In My Skin

Kayleigh Llewellyn (2018-2021)

Potrà sembrare banale detto di un prodotto autobiografico, ma ciò che meglio descrive In My Skin, cogliendone appieno il nucleo narrativo ed emozionale, è l’aggettivo autentico. Ed è attorno all’idea di autenticità che Kayleigh Llewellyn costruisce e sviluppa l’identità in divenire della sua giovane protagonista; autenticità che finisce per rappresentare una vera e propria chiave di volta alla fine di un percorso lungo dieci, densissimi episodi.

La protagonista di In My Skin

Bethan (Gabrielle Creevy), il cui personaggio si basa sull’adolescenza di Llewellyn, sogna di fare la scrittrice. Non è un caso che il primo episodio della serie inizi con l’insegnante che le suggerisce di scrivere su cose reali e da lei vissute: “Just be honest.”
Ma Bethan non è onesta nemmeno nella realtà e, anzi, le sue menzogne oscillano tra il compulsivo e il patologico. La ragazza vive nel terrore che amici e compagni di scuola possano scoprire la verità sulla sua situazione familiare e finisce per costruire una vita fittizia in cui i problemi mentali della madre o l’alcolismo del padre non hanno spazio.
Ma come può, una giovane scrittrice, essere autentica se non riesce a esserlo nemmeno nella sua vita reale? La premessa e la (bellissima) conclusione della serie, sta tutta qua.

Llewellyn evita di dipingere Bethan unicamente come vittima e nonostante le circostanze obiettivamente tremende in cui è costretta a vivere non c’è alcun pietismo nel modo in cui è scritta.

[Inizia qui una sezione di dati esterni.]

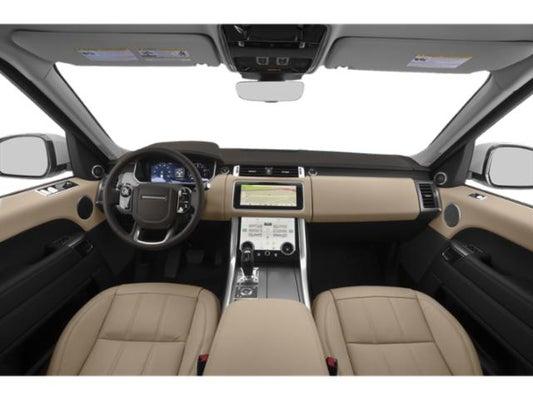 Land Rover Range Rover >> New 2019 Land Rover Range Rover Sport Turbo I6 Mhev Hse North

Povertà e difficoltà familiari non sono le uniche cosa che definisco la protagonista come persona: a differenza di come accade in troppi drammi a sfondo sociale, in In My Skin il personaggio non è il mezzo utilizzato per raccontare un problema, ma è il problema ad essere uno dei tanti mezzi usati per raccontare la persona, con i suoi pregi e soprattutto i suoi difetti. Questa strategia non depotenzia il messaggio sociale ma lo amplifica, dando allo spettatore l’impressione di assistere a uno spaccato di vita – come si diceva – autentico, e non a un dramma spettacolarizzato per scopi narrativi.

Bethan con la madre, in In My Skin

Nonostante non si abbia mai l’impressione che Llewellyn calchi la mano sugli avvenimenti asservendoli alla struttura del racconto, è sorprendente come In My Skin funzioni perfettamente anche nel suo impianto narrativo: gli episodi hanno ritmo, intrattengono e coinvolgono, e la corposità o drammaticità degli eventi che si susseguono non sembra mai una forzatura.
Complice anche la capacità di Kayleigh Llewellyn di equilibrare la crudezza degli argomenti con la brillantezza e lo humor dei suoi dialoghi: sprazzi di comicità e spensieratezza alleggeriscono il tono dando respiro, senza per questo svilire le difficoltà della protagonista.
Se nei suoi picchi più divertenti e leggeri In My Skin può essere accumunato ad alcune riuscitissime teen comedy britanniche come Derry Girls o My Mad Fat Diary, Llewellyn non abbandona mai totalmente il realismo, e l’equilibrio tonale tra dramma e commedia fa sì che il sarcasmo – seppur presente e caratterizzante – venga percepito più come proprietà intrinseca dei personaggi piuttosto che della serie di per sé.

Bethan a scuola, da In My Skin

E benché il cuore pulsante della storia sia rappresentato dal commovente e a tratti straziante rapporto tra Bethan e la madre (interpretata splendidamente da Jo Hartley), In My Skin ha anche il merito di offrire una rappresentazione differente e positiva di una relazione tra due giovani adolescenti lesbiche. Questo non significa dover arrivare necessariamente al fatidico “e vissero felici e contente” ma avere la capacità di non banalizzare la relazione conferendole un significato che va ben oltre alla semplice timbrata del cartellino.
Nella seconda stagione l’incontro con Cam sarà di vitale importanza per la maturazione di Bethan, non in un prospettiva di co-dipendenza ma nella direzione di una crescita personale e individuale. Se le relazioni tra adolescenti (e forse ancor di più tra ragazze adolescenti) possono essere spesso totalizzanti, Cam avrà la consapevolezza necessaria per capire come Beth abbia bisogno di affrancarsi da quelle dinamiche per il raggiungimento di un’autenticità identitaria che, come detto, è sia fine ultimo che filo conduttore che traina In My Skin.

Cam e Bethan, da In My Skin

Sebbene oltremanica la serie di Kayleigh Llewellyn sia considerata un piccolo gioiello a basso budget (il mese corso ha anche vinto due Bafta come miglior sceneggiatura e miglior serie drammatica), qua in Italia, complice una distribuzione assente, è praticamente sconosciuta. Ed è un vero peccato perché In My Skin è semplicemente un prodotto troppo bello per essere ignorato.